ABOUT FAILURE AND SUCCESS: GONZALO HERNANDEZ AT ICPNA

Ways of disappearing is the solo exhibition of Peruvian artist Gonzalo Hernández at the Instituto Cultural Peruano Norteamericano (ICPNA). It is curated by Max Hernández Calvo.

ABOUT FAILURE AND SUCCESS: GONZALO HERNANDEZ AT ICPNA

Hernandez revisits the paths of several contemporary Peruvian artists, such as Gloria Gomez-Sanchez and Ivan Esquivel Naito, to continue to tighten his conceptualization of the future of an artistic career, that is, its continuity or its "way of disappearing". Giving continuity to a debate on success and failure in the field of art that between Gonzalo Hernandez and Max Hernandez Calvo is more than 10 years old, the exhibition proposes a meta-reflexive framework of the intellectual field, making use of the effective procedure of distancing that enables appropriation and its corresponding historical-artistic reelaboration.

 

Ways of Disappearing, by Max Hernández Calvo.

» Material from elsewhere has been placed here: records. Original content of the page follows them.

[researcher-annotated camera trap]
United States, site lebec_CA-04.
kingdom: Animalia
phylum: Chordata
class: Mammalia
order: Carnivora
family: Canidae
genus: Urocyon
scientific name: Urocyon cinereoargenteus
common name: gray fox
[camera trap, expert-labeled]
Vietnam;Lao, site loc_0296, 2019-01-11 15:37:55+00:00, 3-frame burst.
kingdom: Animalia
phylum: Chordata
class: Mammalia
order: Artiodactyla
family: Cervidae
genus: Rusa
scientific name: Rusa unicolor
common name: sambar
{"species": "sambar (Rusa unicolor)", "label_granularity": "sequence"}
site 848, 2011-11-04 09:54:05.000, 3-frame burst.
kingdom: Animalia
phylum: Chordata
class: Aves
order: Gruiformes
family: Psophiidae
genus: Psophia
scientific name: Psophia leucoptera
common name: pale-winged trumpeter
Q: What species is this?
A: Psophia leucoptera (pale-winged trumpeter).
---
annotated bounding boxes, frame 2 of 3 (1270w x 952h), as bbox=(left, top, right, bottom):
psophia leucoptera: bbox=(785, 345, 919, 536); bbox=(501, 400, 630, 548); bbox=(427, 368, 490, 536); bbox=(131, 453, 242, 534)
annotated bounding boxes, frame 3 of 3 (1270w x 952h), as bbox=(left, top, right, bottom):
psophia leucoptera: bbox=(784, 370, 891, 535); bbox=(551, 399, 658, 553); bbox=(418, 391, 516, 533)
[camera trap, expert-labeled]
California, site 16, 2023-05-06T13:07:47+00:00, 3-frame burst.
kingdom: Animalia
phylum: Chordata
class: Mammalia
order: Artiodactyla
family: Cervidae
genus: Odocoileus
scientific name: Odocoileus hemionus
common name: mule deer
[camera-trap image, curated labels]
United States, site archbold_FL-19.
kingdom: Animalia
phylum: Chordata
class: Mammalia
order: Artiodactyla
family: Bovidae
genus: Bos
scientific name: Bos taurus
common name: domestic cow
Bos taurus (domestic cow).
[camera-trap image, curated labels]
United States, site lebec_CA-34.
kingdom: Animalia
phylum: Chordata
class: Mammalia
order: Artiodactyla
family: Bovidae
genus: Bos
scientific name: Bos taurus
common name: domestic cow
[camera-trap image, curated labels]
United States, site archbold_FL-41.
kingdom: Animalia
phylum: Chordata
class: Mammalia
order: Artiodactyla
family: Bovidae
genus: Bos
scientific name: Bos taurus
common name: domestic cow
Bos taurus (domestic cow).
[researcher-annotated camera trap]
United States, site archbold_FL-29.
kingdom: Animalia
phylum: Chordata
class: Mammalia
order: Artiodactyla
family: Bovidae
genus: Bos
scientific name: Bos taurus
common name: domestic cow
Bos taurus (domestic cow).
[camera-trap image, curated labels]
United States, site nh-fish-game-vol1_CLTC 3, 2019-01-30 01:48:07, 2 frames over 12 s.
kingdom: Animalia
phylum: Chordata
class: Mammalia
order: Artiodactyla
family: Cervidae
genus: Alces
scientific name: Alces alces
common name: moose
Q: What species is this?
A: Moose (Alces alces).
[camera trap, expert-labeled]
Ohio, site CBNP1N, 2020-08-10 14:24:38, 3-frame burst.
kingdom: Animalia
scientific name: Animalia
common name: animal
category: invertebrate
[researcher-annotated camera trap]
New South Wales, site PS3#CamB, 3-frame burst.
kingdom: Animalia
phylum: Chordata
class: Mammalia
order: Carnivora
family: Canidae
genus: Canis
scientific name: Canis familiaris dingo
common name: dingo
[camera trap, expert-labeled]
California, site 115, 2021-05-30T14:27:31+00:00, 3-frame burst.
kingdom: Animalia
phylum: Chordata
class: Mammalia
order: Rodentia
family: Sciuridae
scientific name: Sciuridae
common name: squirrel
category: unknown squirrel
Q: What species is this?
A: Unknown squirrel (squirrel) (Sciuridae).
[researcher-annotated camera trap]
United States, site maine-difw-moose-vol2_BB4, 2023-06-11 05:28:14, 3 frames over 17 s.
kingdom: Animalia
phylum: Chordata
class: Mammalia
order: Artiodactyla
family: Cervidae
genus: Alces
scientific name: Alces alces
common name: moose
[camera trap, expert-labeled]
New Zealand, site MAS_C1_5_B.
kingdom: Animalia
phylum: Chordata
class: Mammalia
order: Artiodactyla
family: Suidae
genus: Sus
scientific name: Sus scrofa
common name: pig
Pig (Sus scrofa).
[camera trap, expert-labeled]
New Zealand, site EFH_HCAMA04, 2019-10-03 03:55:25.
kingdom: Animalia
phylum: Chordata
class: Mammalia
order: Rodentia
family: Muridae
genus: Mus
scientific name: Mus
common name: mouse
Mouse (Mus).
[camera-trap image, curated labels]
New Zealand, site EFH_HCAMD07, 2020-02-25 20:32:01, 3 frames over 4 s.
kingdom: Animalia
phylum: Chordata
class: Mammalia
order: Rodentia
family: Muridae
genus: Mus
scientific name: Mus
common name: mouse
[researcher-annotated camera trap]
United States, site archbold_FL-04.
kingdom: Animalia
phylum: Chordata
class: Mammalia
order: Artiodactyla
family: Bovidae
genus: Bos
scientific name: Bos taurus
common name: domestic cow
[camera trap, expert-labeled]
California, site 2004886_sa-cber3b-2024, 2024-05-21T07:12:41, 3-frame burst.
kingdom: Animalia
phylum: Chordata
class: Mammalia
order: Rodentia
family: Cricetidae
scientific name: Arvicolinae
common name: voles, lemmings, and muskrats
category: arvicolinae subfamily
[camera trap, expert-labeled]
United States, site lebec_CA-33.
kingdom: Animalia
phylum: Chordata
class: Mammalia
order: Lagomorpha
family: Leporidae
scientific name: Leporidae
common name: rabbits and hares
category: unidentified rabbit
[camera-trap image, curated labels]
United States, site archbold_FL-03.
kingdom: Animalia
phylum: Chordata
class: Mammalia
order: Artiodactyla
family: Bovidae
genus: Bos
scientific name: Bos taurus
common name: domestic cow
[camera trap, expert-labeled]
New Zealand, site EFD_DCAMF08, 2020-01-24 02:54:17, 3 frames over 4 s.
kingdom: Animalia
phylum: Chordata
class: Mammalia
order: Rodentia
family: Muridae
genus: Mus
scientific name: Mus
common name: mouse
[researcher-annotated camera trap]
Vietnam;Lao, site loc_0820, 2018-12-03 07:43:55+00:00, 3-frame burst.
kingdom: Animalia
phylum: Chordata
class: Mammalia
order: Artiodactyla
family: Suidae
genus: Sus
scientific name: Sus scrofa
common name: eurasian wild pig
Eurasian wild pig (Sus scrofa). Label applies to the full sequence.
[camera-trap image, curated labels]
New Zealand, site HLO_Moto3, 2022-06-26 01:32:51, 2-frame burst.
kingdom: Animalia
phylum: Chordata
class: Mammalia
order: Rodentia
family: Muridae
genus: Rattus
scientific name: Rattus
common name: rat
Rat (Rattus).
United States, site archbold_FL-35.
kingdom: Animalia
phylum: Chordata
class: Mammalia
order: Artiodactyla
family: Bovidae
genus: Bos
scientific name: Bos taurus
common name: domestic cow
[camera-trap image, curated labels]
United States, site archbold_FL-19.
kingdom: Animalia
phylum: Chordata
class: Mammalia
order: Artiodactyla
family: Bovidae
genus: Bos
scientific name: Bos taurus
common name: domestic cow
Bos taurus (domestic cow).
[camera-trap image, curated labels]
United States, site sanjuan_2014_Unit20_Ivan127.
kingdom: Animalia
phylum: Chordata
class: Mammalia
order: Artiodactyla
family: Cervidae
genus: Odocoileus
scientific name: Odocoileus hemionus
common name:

Beyond its philo-mystical obfuscations and the glamour of its red-carpet events, the art world is a field of work. Starting from that premise, Gonzalo Hernandez raises the question of the sustainability of a career in the arts, taking some examples of Peruvian artists of great critical relevance who, nevertheless, decided to retire from the art world. What motivates an artist, not to produce art, but to continue producing it, to insist on a creative career that, as his long-standing research on success and failure in the art world suggests, has no end point, but is an endless wandering?

 

The "ways of disappearing" that Hernández rounds reveal that the hidden face of success is not failure, but burnout, the syndrome of professional exhaustion that, in the field of art, has the particularity of not being associated to an externally imposed workload, nor to the tedium of routine work in an office, nor to the physical exhaustion typical of the tasks in a factory.

Gonzalo Hernández (Lima, Peru, 1991) is a multidisciplinary artist whose work delves into personal narratives related to contemporary dilemmas such as work, success and failure, the art world and identity. As an immigrant, his installation, painting and textile works are very particular from his perspective, while addressing broader cultural associations. Blurring the boundaries between art and life, Hernandez finds truth and meaning in what goes unnoticed, using everyday encounters with text, language and material as fodder for symbolic interpretations.